Energy Conservation

This section provides detailed theory of energy conservation in cavity-coupled molecular dynamics.

Total Energy Decomposition

Complete Energy Expression

The total energy of a cavity-coupled molecular system is:

\[E_{\text{total}} = E_{\text{kinetic}}^{\text{mol}} + E_{\text{kinetic}}^{\text{cav}} + E_{\text{potential}} + E_{\text{cavity}} + E_{\text{coupling}} + E_{\text{self}}\]

Molecular kinetic energy:

\[E_{\text{kinetic}}^{\text{mol}} = \sum_{n,j} \frac{1}{2}M_{nj}\dot{R}_{nj}^2\]

Cavity kinetic energy:

\[E_{\text{kinetic}}^{\text{cav}} = \sum_{\lambda} \frac{1}{2}m_{0,\lambda}\dot{\tilde{q}}_{0,\lambda}^2\]

Potential energy:

\[E_{\text{potential}} = V(\{R_{nj}\})\]

Includes bonds, angles, dihedrals, Lennard-Jones, Coulomb, etc.

Cavity harmonic energy:

\[E_{\text{cavity}} = \sum_{\lambda} \frac{1}{2}K_\lambda \tilde{q}_{0,\lambda}^2\]

Coupling energy:

\[E_{\text{coupling}} = \sum_{\lambda} g(t)\tilde{\varepsilon}_{0,\lambda} \tilde{q}_{0,\lambda} D_\lambda\]

Self-energy:

\[E_{\text{self}} = \sum_{\lambda} \frac{g(t)^2\tilde{\varepsilon}_{0,\lambda}^2}{2K_\lambda} D_\lambda^2\]

Conservation Laws

Microcanonical (NVE) Ensemble

Without thermostats:

\[\frac{dE_{\text{total}}}{dt} = 0\]

Energy is exactly conserved (within numerical precision).

Numerical conservation:

\[\Delta E_{\text{rel}} = \frac{|E(t) - E(0)|}{|E(0)|} < \epsilon\]

Typically \(\epsilon < 10^{-4}\) for good integrators.

Canonical (NVT) Ensemble

With thermostats:

\[\frac{dE_{\text{total}}}{dt} = P_{\text{thermostat}}\]

where \(P_{\text{thermostat}}\) is power injected/removed by thermostats.

Temperature is conserved:

\[\langle T \rangle = T_{\text{target}}\]

Energy fluctuates:

\[\sigma_E^2 = k_B T^2 C_V\]

where \(C_V\) is heat capacity.

Energy Conservation During Coupling Switch

For time-dependent \(g(t)\):

Step function switch (t = t_switch):

\[E_{\text{total}}(t_{\text{switch}}^+) = E_{\text{total}}(t_{\text{switch}}^-)\]

Total energy is conserved across the switch.

(Directions)
Copy the passage from the energy conservation text above, starting with "Canonical (NVT) Ensemble" and going on through "injected/removed by thermostats.".

(Stored records)
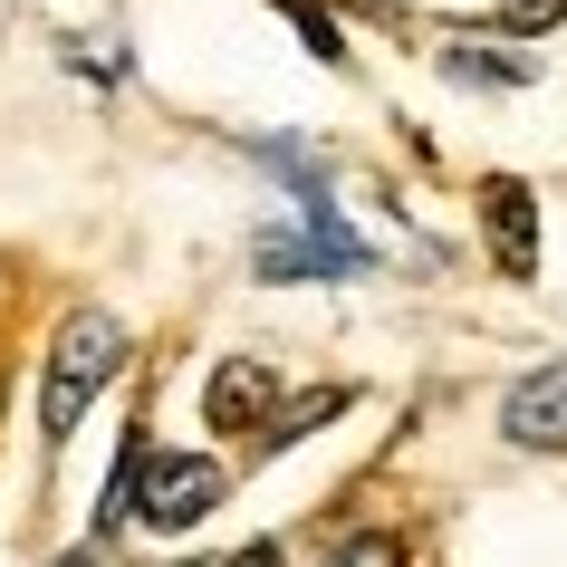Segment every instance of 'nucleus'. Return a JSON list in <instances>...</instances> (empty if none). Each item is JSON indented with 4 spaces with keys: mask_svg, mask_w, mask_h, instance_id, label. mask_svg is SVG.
<instances>
[{
    "mask_svg": "<svg viewBox=\"0 0 567 567\" xmlns=\"http://www.w3.org/2000/svg\"><path fill=\"white\" fill-rule=\"evenodd\" d=\"M125 365V328L106 318V308H78L59 328V347H49V385H39V433L49 443H68L78 433V414L96 404V385Z\"/></svg>",
    "mask_w": 567,
    "mask_h": 567,
    "instance_id": "nucleus-1",
    "label": "nucleus"
},
{
    "mask_svg": "<svg viewBox=\"0 0 567 567\" xmlns=\"http://www.w3.org/2000/svg\"><path fill=\"white\" fill-rule=\"evenodd\" d=\"M221 491H231V472H221L212 452H154V443L125 452V501H135V519L164 529V538H183L193 519H212Z\"/></svg>",
    "mask_w": 567,
    "mask_h": 567,
    "instance_id": "nucleus-2",
    "label": "nucleus"
},
{
    "mask_svg": "<svg viewBox=\"0 0 567 567\" xmlns=\"http://www.w3.org/2000/svg\"><path fill=\"white\" fill-rule=\"evenodd\" d=\"M250 269L279 279V289H289V279H337V269H365V240L337 221L328 193H308L289 221H269V231L250 240Z\"/></svg>",
    "mask_w": 567,
    "mask_h": 567,
    "instance_id": "nucleus-3",
    "label": "nucleus"
},
{
    "mask_svg": "<svg viewBox=\"0 0 567 567\" xmlns=\"http://www.w3.org/2000/svg\"><path fill=\"white\" fill-rule=\"evenodd\" d=\"M269 414H279V375H269L260 357L212 365V385H203V423L212 433H269Z\"/></svg>",
    "mask_w": 567,
    "mask_h": 567,
    "instance_id": "nucleus-4",
    "label": "nucleus"
},
{
    "mask_svg": "<svg viewBox=\"0 0 567 567\" xmlns=\"http://www.w3.org/2000/svg\"><path fill=\"white\" fill-rule=\"evenodd\" d=\"M481 231H491V260H501L509 279H529L538 269V203H529V183H509V174L481 183Z\"/></svg>",
    "mask_w": 567,
    "mask_h": 567,
    "instance_id": "nucleus-5",
    "label": "nucleus"
},
{
    "mask_svg": "<svg viewBox=\"0 0 567 567\" xmlns=\"http://www.w3.org/2000/svg\"><path fill=\"white\" fill-rule=\"evenodd\" d=\"M501 433L529 452H567V365H538V375H519L501 404Z\"/></svg>",
    "mask_w": 567,
    "mask_h": 567,
    "instance_id": "nucleus-6",
    "label": "nucleus"
},
{
    "mask_svg": "<svg viewBox=\"0 0 567 567\" xmlns=\"http://www.w3.org/2000/svg\"><path fill=\"white\" fill-rule=\"evenodd\" d=\"M443 78H462V87H519V78H529V59H501V49H452Z\"/></svg>",
    "mask_w": 567,
    "mask_h": 567,
    "instance_id": "nucleus-7",
    "label": "nucleus"
},
{
    "mask_svg": "<svg viewBox=\"0 0 567 567\" xmlns=\"http://www.w3.org/2000/svg\"><path fill=\"white\" fill-rule=\"evenodd\" d=\"M328 567H404V538H394V529H365V538H347Z\"/></svg>",
    "mask_w": 567,
    "mask_h": 567,
    "instance_id": "nucleus-8",
    "label": "nucleus"
},
{
    "mask_svg": "<svg viewBox=\"0 0 567 567\" xmlns=\"http://www.w3.org/2000/svg\"><path fill=\"white\" fill-rule=\"evenodd\" d=\"M289 10H299V30H308V49H318V59H347V39H337V20H328V10H318V0H289Z\"/></svg>",
    "mask_w": 567,
    "mask_h": 567,
    "instance_id": "nucleus-9",
    "label": "nucleus"
},
{
    "mask_svg": "<svg viewBox=\"0 0 567 567\" xmlns=\"http://www.w3.org/2000/svg\"><path fill=\"white\" fill-rule=\"evenodd\" d=\"M558 10H567V0H529V10H509V30H548Z\"/></svg>",
    "mask_w": 567,
    "mask_h": 567,
    "instance_id": "nucleus-10",
    "label": "nucleus"
},
{
    "mask_svg": "<svg viewBox=\"0 0 567 567\" xmlns=\"http://www.w3.org/2000/svg\"><path fill=\"white\" fill-rule=\"evenodd\" d=\"M221 567H279V548L260 538V548H240V558H221Z\"/></svg>",
    "mask_w": 567,
    "mask_h": 567,
    "instance_id": "nucleus-11",
    "label": "nucleus"
}]
</instances>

(Final answer)
Canonical (NVT) Ensemble

With thermostats:

\[\frac{dE_{\text{total}}}{dt} = P_{\text{thermostat}}\]

where \(P_{\text{thermostat}}\) is power injected/removed by thermostats.